Jeff Barr's Blog

Things I Like..

Web-Scaling Syndic8 – Introduction

One of the new terms we are using at Amazon is Web-Scale Computing. Using this model, businesses need not invest huge amounts of capital in infrastructure. Instead, they can use the Amazon Web Services on a pay-as-you-go basis. The business can start small, with minimal overhead. Perhaps it needs a little bit of storage (e.g. Amazon S3) and a server or two (e.g. Amazon EC2). As the business starts to take off, more storage and more servers are brought online when and as needed, and not a moment before. Instead of having to invest in anticipation of future needs that might or might not ever develop, costs rise in direct proportion to actual usage. With the right infrastructure in place, this can happen at a very fine-grained level. For example, I have talked to people who will run 5 EC2 instances during US business hours and then scale down to 1 or 2 on weekends and after hours.
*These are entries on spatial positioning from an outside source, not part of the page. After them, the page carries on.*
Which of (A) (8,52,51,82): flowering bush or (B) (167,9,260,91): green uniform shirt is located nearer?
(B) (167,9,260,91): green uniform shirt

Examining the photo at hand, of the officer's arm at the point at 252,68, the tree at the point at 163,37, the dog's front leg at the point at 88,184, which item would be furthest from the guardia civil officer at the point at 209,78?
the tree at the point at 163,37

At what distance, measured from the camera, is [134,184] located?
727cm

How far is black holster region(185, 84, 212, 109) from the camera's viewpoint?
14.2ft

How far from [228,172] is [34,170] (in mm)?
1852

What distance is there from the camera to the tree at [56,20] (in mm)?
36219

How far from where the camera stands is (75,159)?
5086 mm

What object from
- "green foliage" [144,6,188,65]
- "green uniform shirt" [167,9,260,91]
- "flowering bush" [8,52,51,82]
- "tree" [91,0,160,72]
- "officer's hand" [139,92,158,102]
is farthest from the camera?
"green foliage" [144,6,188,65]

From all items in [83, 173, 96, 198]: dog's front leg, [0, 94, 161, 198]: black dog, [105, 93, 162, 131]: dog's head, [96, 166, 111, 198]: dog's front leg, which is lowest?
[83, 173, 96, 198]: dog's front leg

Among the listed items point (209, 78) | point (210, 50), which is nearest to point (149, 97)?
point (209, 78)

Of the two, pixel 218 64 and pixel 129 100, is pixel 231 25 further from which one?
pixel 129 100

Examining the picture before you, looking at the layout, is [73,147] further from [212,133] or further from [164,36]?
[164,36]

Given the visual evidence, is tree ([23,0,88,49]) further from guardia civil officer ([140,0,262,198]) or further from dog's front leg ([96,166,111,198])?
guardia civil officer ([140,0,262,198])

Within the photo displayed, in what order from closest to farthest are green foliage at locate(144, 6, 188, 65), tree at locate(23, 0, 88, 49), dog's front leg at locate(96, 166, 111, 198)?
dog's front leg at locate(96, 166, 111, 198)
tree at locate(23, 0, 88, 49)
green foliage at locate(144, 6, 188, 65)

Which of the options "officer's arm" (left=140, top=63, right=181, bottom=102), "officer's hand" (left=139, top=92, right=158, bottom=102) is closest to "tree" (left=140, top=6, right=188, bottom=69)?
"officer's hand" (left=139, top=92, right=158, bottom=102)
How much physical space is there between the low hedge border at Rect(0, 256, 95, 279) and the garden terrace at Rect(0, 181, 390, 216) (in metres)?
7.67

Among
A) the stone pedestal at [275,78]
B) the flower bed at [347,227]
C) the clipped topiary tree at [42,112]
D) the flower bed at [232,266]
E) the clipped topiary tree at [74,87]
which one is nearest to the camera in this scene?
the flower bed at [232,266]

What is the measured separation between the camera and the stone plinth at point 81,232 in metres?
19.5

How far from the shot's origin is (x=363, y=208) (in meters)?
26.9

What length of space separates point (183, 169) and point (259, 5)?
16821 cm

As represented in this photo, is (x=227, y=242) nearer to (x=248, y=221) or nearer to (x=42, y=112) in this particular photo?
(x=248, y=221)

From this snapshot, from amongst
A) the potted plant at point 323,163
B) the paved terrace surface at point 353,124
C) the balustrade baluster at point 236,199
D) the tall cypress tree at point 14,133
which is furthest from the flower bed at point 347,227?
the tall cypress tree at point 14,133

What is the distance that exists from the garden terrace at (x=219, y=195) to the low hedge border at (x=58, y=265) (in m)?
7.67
Its time for me to practice what I preach and to start web-scaling Syndic8. I don’t anticipate getting rid of any hardware in the near future, but I am pretty sure that I can use S3, EC2, and SQS to create some much-needed room to grow.

Although I am ostensibly doing some of this work as part of my job, it will be charged to my own Amazon account and I’m going to do a real economic analysis to make sure that I can do it on a cost-effective basis. I don’t have a funny-money account and I don’t have a rich uncle.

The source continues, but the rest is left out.